Anche per quanto riguarda i vaccini contro il Covid-19, si evidenzia come il fenomeno della protezione comunitaria, a seguito del raggiungimento di un’elevata copertura immunitaria nella popolazione bersaglio, più comunemente nota come “immunità di gregge”, rappresenti il valore aggiunto della vaccinazione globale. Proprio per tale motivo non può essere pensabile che i benefici della vaccinazione non siano disponibili in modo equo per tutta la popolazione mondiale. Ciò costituisce anche la ragione storica delle politiche di obbligo vaccinale che hanno accompagnato le vaccinazioni anche prima delle contingenze attuali.

Ne consegue che il valore sociale delle vaccinazioni si riflette sia sul singolo individuo sia sulla collettività. Per la maggior parte delle malattie, ottenere elevate coperture vaccinali permette infatti di contenere la circolazione del microrganismo responsabile e, conseguentemente, garantisce una protezione alla comunità, cioè anche ai non vaccinati. L’impatto sulla salute della popolazione risulta dunque notevole in termini di contenimento dei danni della malattia o delle sue complicanze (morbosità, mortalità, ricorso a cure mediche, ospedalizzazioni) e di riduzione dei costi sia diretti che indiretti. In conclusione, si può sostenere che il rapporto tra benefici e rischi è ancora vantaggio della raccomandazione a vaccinarsi. Questa affermazione ha una sua valenza a prescindere dall’attuale pandemia o comunque ha, come abbiamo visto, molte tesi a sostegno e alcune, occorre dirlo, in favore dei no-vax. Quando però il vaccino è l’unica arma a disposizione, è necessario adeguarsi tutti.

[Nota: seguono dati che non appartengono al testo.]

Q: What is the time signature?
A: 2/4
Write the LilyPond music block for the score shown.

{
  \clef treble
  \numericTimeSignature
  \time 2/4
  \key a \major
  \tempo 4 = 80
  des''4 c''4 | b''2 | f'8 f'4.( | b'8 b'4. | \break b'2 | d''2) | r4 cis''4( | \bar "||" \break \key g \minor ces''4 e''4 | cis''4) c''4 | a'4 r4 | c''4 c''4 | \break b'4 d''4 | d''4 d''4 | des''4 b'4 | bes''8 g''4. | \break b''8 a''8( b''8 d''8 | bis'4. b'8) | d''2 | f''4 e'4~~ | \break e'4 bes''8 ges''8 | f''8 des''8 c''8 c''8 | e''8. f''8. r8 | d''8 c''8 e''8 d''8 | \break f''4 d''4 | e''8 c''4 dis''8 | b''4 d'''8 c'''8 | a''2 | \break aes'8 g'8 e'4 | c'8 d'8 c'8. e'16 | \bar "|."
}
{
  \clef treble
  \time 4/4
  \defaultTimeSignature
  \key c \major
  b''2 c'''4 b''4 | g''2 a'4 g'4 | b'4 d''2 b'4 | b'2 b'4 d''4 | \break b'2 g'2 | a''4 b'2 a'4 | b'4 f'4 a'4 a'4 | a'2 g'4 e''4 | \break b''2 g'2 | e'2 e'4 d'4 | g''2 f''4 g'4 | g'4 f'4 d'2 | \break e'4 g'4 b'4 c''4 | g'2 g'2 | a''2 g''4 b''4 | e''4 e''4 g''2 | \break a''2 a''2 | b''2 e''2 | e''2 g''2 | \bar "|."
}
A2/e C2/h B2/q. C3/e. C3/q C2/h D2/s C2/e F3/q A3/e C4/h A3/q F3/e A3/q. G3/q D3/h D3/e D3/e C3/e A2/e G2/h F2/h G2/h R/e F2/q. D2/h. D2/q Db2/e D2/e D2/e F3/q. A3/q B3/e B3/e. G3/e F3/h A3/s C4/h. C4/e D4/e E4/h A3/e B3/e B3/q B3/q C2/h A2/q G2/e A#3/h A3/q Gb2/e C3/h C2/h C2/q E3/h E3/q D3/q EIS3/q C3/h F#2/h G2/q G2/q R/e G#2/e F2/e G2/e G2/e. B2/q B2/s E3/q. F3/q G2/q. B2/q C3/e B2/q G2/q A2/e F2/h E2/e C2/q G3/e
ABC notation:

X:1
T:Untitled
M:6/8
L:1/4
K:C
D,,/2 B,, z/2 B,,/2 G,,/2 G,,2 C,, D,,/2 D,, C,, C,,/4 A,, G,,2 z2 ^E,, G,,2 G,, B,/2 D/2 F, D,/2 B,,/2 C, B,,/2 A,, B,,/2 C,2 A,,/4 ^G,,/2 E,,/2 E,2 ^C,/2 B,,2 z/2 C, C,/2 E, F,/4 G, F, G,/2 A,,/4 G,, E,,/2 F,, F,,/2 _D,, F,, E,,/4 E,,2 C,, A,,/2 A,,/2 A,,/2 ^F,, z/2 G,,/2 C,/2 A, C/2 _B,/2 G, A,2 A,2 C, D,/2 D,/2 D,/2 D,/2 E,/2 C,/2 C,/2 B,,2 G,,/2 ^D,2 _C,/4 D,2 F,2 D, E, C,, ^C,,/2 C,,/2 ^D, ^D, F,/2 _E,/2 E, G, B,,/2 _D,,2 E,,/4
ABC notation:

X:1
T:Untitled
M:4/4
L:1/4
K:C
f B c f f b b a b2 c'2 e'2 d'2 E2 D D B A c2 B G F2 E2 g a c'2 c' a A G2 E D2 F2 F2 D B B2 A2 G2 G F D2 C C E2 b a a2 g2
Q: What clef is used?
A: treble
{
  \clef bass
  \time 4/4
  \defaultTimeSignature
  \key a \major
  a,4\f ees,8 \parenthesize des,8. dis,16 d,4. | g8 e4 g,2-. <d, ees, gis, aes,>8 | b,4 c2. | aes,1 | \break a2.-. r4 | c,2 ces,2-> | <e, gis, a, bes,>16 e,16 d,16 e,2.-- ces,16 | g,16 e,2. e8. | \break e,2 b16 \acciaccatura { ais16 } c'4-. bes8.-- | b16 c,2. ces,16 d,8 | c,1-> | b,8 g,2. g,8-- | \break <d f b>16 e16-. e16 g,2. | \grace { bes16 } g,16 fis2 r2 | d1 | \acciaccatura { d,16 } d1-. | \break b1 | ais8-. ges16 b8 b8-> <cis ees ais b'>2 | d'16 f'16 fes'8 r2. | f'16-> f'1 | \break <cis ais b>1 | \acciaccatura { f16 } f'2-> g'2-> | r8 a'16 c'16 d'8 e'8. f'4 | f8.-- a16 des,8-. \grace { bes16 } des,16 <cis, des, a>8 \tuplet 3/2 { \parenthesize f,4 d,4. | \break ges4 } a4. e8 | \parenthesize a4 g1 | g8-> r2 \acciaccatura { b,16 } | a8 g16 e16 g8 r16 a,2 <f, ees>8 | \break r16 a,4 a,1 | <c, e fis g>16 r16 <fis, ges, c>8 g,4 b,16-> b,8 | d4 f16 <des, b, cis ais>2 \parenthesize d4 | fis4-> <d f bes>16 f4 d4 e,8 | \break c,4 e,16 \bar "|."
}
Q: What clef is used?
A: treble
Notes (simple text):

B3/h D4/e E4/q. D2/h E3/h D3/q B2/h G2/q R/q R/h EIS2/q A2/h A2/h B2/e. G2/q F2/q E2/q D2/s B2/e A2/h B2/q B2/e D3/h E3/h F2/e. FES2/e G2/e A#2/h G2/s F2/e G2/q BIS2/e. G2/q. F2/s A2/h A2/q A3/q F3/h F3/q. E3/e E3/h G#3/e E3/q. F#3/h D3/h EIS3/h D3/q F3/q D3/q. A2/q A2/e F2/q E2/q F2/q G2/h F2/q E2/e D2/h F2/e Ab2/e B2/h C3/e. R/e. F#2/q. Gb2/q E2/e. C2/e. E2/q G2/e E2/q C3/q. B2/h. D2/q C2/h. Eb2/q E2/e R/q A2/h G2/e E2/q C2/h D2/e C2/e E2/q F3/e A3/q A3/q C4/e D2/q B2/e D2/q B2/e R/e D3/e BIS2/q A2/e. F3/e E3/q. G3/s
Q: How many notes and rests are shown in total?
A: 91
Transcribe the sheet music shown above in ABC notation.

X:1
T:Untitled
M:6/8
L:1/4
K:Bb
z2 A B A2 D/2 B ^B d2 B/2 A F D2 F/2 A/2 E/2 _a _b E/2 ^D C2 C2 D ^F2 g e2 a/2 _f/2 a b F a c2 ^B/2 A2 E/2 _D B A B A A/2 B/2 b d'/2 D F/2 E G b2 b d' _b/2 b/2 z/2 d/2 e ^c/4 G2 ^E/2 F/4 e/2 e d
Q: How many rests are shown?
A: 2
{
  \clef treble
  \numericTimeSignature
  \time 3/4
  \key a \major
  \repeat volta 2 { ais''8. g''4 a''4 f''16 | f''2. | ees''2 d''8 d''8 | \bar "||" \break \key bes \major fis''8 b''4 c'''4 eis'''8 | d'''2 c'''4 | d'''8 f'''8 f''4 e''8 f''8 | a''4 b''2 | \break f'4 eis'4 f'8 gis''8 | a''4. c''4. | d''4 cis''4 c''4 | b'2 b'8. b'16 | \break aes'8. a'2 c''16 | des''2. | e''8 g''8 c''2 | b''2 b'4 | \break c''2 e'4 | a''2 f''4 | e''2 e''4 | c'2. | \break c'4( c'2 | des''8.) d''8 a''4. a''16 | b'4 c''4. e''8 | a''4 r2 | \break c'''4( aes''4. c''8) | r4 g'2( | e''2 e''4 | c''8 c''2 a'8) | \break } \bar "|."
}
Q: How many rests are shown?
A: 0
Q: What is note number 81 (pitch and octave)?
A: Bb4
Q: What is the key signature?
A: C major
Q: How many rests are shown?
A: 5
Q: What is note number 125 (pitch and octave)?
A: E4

Non possiamo pensare di uscire dalla pandemia Covid-19 se non in un’ottica collettiva. Dobbiamo ricordare che molte delle varianti più preoccupanti, quella brasiliana, quella indiana e quella sudafricana, sono nate in Paesi con meno risorse e, dunque, è fondamentale vaccinare e condividere i vaccini anche con il Paesi più poveri. Fornire loro i vaccini non significa toglierli al proprio: la domanda, infatti, fa capo a produttori differenti per gli uni e per gli altri Paesi. La scienza medica e la politica sanitaria sono chiamate anche alla sfida di saper informare/persuadere correttamente in modo tale che i singoli e la collettività apprezzino consapevolmente i vantaggi della vaccinazione e i suoi riflessi sulla salute individuale e sociale. In termini generali, la riduzione delle disuguaglianze in salute non ha solo un significato etico ma presenta anche un risvolto economico: i costi della malattia, della disabilità e della morte prematura, rappresentano infatti degli enormi ostacoli allo sviluppo e al benessere della società.

Dobbiamo perciò unire l’impegno etico e, dunque, la solidarietà globale, a un discorso di sicurezza. La sicurezza che non può prescindere da una condivisione dei vaccini per raggiungere il risultato più importante: l’immunizzazione globale.